Stretched clustering has been something that I have wanted to set up for my home lab for a while, but it would not be feasible with my current hardware. Recently I was selected to be a part of the vExpert program for the third year. One of the perks of this is the use of Ravello cloud. They have recently made a lot of advancements that has greatly increased the performance. Now they have also added a bare metal option which which makes the performance even greater. I am skipping most of the steps to setup vSAN, and trying to only include what is different for a stretched cluster.
The high level architecture of a stretched vSAN cluster is simple.
- Two physically separated clusters. This is accomplished using Ravello Availability grouping.
- A vCenter to manage it all.
- External witness. This is needed for the quorum. Which allows for an entire site to fail with it and the vm’s to fail over.
- Less than 5ms latency between the two site. This is needed because all writes need to be acknowledged at the second site.
- 200ms RTT max latency between clusters and witness.
If this was a production setup there would be a few things to keep in mind.
- All writes will need to be acknowledged at second site. So that could be an added 5ms of latency for all writes.
- You can use layer 2 and 3 networks between the clusters. You would want at least 10gb for the connection between sites.
- You can use layer 2 and 3 networks with at least 100mbs for the witness.
Deploying on Ravello
For the architecture of this deployment we will need 3 sections
- Cluster Group 1 (Availability groups simulate separate data center)
- Cluster Group 2 (Availability groups simulate separate data center)
- vSAN network and Management/Data Network
There needs to be a DNS server and a vCenter.

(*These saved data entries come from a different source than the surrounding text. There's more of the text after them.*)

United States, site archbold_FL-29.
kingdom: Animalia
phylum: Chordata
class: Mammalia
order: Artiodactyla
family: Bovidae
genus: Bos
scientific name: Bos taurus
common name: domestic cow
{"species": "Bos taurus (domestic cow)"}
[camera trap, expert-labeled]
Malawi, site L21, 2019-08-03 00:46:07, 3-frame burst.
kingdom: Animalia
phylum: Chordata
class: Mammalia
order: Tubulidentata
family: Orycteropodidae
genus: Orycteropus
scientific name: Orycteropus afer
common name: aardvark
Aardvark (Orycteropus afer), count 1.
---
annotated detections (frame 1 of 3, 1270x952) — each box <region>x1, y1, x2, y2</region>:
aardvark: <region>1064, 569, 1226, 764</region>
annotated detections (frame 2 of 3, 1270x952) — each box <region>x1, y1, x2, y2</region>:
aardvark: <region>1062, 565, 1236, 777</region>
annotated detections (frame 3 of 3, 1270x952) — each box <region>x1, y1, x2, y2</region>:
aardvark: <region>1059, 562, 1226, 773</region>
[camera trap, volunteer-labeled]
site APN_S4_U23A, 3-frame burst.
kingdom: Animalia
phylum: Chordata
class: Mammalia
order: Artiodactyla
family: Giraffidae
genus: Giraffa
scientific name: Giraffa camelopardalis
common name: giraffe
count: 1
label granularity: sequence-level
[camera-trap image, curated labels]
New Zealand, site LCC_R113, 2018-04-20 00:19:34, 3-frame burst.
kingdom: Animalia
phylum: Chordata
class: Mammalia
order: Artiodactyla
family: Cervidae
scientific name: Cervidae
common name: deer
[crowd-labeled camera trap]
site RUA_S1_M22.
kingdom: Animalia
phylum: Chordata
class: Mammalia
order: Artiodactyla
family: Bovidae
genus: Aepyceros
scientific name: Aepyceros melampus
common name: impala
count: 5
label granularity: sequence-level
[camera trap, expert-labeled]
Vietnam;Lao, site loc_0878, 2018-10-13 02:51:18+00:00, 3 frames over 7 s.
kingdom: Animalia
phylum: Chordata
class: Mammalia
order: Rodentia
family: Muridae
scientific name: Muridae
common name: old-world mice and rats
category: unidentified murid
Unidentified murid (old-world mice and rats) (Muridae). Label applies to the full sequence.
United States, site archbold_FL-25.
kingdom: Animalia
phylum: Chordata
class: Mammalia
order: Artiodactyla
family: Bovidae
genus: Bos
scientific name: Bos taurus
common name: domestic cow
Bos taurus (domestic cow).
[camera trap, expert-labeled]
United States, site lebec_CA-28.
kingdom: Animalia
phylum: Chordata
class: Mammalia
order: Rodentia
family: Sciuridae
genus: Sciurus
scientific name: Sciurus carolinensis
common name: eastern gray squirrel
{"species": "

I used Server 2016 to setup both the DNS server and Domain Controller. I used the vCenter appliance 6.5 which I then deployed to an separate mangement ESXi hosts.
These consist of 2 ESXi 6.5 hosts each. They use Availability Groups to keep them physically separated to simulate the stretched cluster. Group 1 used AG1 and Group 2 used AG2
I manually setup the DNS entries on the Server 2016 DNS, and the two networks consists of the following.
- 10.0.0.0/16 Data/Management
- 10.10.0.0/16 vSAN
The witness is an easy to deploy OVF. It creates a nested ESXi host that runs on top of a physical host. The networking consists of the following
- vmk0 Management Traffic
- vmk1 vSAN Traffic
Once the OVF is deployed add the new witness host into vCenter. You will see it in vCenter as a blue ESXi host.
Creating the Cluster
Now that every is setup and online it is time to create the cluster. All four hosts need to be in one cluster in vCenter. Go to the cluster settings and start the setup of vSAN. Choose configure stretched cluster.
Now break out the two fault domains to correspond to the availability groups setup on Ravello
After the disk are claimed you now have a stretched vSAN cluster that provides high availability across two data centers. One cluster or one node can go down, and your VM’s can fail over and keep on running.